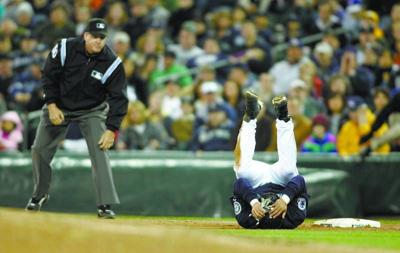 Texas Rangers' Jerry Hairston Jr., reacts to sliding in hard and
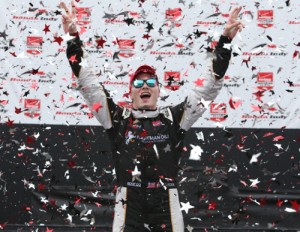 Josef Newgarden celebrates in victory circle after winning Sunday's Honda Indy Toronto.  Photo by Chris Jones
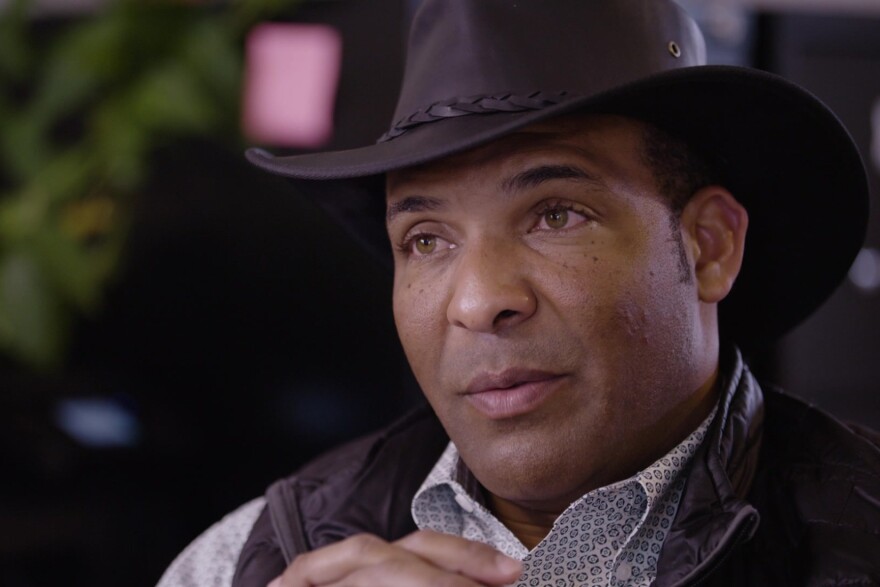 Shoulder to head shot of PJ Haynie wearing a black cowboy hat.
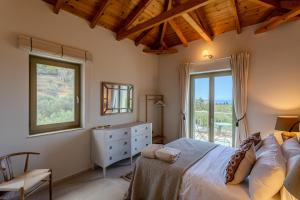 a bedroom with a bed and a window and a chair at The Olive Grove Kardamyli in Kardamyli +138 photos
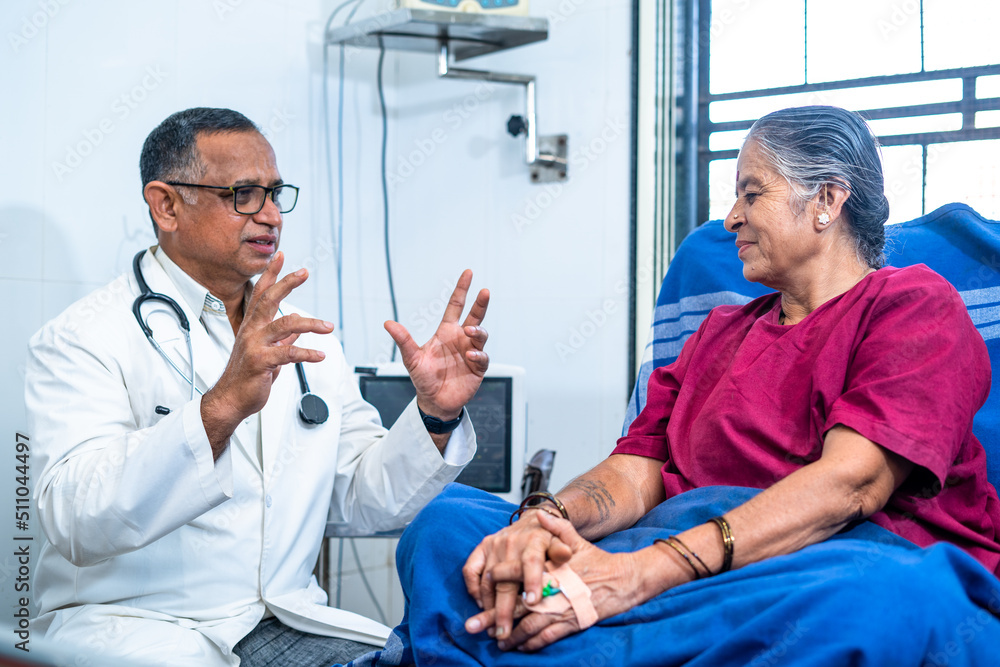 Obraz premium Doctor near patient bed advising to elderly woman at hospital - concept of diagnosis, confidence building and Mental illness.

> _WHAT YOU ARE ASKED TO DO_:
Everything from the line containing "a bedroom with" to the last line of the listing above must be reproduced exactly, with no pictures included.

> _RESPONSE AREA_:
 a bedroom with a bed and a window and a chair at The Olive Grove Kardamyli in Kardamyli +138 photos
 Obraz premium Doctor near patient bed advising to elderly woman at hospital - concept of diagnosis, confidence building and Mental illness.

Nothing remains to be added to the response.